B4: Deploy the application image:

LOCKED_URI=$(terraform output -json onboarding_summary | jq -r .version.locked_image_uri)
VERSION=$(terraform output -raw module_version)
ECR_PUBLIC_ALIAS=<from-JE-Vectors-dev-output>

docker pull "public.ecr.aws/$ECR_PUBLIC_ALIAS/nquiry-app:$VERSION"
docker tag  "public.ecr.aws/$ECR_PUBLIC_ALIAS/nquiry-app:$VERSION" "$LOCKED_URI"
aws ecr get-login-password --region us-east-1 \
  | docker login --username AWS --password-stdin "${LOCKED_URI%%/*}"
docker push "$LOCKED_URI"

aws ecs update-service --force-new-deployment \
  --cluster $(terraform output -raw ecs_cluster_name) \
  --service $(terraform output -raw ecs_service_name)

B5: Wait for the ECS service to stabilize (~3–5 minutes).
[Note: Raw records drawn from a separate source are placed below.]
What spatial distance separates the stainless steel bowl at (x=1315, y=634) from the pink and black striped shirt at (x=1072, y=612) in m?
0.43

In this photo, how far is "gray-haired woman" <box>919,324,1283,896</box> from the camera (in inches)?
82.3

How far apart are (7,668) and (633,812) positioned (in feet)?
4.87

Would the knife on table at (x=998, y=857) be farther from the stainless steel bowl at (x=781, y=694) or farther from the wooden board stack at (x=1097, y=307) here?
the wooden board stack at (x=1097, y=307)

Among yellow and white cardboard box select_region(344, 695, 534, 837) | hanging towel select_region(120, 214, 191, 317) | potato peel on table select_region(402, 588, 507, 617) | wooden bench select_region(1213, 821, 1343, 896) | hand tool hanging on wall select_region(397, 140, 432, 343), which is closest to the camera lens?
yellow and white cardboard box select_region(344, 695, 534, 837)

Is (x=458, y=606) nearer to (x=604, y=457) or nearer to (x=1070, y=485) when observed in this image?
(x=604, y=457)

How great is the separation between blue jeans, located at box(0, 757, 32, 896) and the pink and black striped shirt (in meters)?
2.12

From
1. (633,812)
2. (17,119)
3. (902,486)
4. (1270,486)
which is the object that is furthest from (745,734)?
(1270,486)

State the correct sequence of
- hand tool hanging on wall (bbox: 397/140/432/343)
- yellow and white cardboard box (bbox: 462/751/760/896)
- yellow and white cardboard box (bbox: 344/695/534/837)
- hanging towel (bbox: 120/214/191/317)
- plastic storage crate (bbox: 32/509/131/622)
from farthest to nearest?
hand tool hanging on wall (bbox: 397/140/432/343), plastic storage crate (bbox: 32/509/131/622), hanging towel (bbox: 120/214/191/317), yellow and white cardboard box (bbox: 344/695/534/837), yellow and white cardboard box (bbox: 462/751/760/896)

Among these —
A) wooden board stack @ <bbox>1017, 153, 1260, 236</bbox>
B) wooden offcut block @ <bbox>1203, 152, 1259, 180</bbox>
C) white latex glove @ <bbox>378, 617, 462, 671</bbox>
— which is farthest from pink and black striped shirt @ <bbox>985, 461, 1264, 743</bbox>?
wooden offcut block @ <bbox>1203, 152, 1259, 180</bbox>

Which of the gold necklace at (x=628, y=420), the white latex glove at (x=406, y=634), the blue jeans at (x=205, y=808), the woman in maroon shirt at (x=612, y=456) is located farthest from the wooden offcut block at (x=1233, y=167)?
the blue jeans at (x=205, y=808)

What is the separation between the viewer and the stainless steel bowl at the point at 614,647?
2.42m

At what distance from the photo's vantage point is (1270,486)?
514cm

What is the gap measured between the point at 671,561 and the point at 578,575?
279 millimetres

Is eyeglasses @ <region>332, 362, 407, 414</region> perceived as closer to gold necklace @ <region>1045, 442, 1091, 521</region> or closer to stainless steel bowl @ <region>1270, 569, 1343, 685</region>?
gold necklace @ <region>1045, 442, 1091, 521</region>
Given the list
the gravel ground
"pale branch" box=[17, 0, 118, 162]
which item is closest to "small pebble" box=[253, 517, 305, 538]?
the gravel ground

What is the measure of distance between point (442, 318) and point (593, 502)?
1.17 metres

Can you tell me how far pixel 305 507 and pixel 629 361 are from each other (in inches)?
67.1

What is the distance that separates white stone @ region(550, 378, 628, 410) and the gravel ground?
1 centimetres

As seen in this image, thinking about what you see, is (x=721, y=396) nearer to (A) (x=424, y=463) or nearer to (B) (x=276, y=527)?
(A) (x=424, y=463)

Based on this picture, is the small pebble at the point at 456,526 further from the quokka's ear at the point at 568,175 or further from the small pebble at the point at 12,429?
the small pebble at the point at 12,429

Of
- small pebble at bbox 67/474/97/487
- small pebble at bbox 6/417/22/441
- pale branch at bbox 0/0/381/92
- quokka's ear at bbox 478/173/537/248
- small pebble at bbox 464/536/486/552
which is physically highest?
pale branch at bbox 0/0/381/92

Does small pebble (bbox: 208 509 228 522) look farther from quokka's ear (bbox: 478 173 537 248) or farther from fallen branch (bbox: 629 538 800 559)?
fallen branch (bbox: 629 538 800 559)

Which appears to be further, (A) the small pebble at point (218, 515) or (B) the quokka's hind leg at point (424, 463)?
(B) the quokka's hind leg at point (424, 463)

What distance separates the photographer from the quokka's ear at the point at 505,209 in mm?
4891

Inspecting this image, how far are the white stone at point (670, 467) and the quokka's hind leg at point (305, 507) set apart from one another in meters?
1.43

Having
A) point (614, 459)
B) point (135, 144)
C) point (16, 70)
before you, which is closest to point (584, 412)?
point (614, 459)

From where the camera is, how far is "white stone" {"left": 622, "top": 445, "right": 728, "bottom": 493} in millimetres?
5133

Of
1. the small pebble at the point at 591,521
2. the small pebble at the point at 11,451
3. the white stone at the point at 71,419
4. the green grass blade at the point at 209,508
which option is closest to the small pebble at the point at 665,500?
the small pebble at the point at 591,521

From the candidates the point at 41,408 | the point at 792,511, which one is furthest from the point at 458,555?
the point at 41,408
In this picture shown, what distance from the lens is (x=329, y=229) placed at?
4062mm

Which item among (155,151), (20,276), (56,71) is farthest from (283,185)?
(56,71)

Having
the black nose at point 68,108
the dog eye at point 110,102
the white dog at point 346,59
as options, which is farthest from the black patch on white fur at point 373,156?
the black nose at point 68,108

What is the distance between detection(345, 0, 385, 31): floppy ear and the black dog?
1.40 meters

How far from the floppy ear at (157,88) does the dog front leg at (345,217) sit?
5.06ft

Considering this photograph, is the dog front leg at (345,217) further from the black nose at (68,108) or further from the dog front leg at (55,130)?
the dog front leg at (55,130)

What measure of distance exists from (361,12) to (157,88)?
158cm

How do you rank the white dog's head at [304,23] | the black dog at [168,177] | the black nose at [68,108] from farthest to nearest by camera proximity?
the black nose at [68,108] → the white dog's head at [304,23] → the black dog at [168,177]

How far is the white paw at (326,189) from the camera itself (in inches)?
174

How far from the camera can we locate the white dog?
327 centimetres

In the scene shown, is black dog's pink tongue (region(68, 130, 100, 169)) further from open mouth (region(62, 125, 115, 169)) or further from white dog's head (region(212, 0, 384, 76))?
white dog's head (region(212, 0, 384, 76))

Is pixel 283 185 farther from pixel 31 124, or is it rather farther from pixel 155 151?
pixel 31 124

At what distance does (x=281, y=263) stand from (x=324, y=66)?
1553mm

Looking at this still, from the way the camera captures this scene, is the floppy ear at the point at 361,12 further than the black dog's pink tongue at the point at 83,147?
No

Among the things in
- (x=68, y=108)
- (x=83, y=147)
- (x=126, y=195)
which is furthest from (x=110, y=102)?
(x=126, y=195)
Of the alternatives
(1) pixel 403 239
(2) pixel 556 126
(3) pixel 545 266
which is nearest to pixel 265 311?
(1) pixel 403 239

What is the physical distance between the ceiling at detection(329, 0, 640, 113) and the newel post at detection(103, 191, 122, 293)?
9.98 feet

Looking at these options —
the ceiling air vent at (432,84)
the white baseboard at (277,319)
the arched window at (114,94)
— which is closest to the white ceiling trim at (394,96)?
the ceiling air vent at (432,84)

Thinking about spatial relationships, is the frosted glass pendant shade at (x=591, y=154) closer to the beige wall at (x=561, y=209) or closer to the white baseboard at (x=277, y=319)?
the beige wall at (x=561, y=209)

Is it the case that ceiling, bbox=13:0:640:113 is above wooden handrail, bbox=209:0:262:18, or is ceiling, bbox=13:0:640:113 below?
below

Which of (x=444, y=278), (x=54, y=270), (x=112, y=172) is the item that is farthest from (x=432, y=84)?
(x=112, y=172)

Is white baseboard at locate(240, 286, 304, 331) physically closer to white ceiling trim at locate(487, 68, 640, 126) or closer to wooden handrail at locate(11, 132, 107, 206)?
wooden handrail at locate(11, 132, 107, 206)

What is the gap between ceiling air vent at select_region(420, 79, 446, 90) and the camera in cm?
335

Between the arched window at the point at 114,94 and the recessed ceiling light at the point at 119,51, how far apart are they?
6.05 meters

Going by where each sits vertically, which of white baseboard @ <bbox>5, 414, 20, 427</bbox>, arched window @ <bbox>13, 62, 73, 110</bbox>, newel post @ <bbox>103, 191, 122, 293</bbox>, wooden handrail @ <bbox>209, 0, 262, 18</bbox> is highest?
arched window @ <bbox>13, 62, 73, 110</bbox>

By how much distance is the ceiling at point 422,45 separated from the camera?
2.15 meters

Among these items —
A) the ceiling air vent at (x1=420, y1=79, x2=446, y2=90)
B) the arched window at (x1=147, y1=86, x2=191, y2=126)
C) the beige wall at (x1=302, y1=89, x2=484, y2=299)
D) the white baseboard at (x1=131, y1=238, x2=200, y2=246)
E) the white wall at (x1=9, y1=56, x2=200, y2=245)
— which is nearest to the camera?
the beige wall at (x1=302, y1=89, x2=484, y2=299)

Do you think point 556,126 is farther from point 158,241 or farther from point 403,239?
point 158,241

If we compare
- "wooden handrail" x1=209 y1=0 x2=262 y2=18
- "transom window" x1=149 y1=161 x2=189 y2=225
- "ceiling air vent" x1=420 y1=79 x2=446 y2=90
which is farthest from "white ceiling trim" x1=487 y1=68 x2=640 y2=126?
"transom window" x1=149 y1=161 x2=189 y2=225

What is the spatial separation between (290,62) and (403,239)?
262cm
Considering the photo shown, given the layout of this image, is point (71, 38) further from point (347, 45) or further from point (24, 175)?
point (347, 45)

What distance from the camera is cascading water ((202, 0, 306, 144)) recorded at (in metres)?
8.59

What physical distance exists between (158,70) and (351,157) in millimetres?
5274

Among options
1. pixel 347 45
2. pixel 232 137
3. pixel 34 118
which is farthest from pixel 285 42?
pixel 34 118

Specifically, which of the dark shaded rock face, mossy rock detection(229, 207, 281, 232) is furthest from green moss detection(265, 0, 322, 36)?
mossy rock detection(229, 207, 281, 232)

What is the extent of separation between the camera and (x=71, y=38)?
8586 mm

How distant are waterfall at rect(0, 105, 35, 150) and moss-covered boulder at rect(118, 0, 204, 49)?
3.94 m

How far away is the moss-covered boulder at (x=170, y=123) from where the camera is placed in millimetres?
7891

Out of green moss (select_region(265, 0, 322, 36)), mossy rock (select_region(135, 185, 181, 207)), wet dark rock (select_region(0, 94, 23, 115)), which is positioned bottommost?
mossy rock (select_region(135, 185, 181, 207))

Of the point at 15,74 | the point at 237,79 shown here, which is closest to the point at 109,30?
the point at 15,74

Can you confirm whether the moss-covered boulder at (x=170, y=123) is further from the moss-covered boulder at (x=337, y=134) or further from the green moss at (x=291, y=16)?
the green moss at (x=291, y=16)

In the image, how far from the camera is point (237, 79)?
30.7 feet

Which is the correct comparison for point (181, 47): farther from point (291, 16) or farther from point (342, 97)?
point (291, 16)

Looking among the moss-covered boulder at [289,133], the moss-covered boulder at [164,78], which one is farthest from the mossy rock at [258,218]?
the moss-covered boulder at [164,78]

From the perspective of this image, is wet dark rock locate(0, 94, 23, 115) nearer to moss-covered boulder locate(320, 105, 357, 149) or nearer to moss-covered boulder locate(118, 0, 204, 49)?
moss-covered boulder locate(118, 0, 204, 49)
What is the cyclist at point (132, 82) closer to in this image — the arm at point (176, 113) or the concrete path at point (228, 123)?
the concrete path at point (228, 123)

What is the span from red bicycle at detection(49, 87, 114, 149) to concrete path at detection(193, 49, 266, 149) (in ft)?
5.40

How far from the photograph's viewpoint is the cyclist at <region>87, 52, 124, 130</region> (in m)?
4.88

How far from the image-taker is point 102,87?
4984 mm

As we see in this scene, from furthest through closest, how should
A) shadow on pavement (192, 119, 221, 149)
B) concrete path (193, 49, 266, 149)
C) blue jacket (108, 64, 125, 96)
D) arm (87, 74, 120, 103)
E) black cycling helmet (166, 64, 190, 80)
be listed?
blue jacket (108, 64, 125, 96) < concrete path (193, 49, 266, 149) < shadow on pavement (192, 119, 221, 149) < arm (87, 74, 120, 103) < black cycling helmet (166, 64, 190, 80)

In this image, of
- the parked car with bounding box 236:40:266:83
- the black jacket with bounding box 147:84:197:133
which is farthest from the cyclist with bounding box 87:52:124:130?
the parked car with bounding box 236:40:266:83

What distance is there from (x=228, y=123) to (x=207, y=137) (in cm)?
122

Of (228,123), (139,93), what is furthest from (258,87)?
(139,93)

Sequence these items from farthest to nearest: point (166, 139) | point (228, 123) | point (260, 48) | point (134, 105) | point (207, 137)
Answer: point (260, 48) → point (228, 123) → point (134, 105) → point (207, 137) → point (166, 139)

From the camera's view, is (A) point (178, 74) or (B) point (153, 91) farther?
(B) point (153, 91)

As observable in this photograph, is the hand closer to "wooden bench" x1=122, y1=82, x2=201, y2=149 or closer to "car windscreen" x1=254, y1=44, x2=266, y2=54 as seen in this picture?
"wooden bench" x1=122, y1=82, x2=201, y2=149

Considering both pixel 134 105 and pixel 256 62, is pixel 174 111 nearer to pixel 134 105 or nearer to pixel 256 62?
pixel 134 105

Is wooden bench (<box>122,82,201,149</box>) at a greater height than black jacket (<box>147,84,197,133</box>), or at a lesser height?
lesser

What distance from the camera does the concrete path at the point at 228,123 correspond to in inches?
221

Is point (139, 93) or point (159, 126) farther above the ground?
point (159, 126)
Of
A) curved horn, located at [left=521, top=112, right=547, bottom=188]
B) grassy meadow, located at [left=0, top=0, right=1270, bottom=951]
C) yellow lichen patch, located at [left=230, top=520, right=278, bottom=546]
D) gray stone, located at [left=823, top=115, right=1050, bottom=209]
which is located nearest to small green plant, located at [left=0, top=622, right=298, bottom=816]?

Verify:

aws ecs describe-services \
  --cluster $(terraform output -raw ecs_cluster_name) \
  --services $(terraform output -raw ecs_service_name) \
  --query 'services[0].deployments[0].{status:status, running:runningCount, desired:desiredCount}'

Expected: {"status": "PRIMARY", "running": 2, "desired": 2}.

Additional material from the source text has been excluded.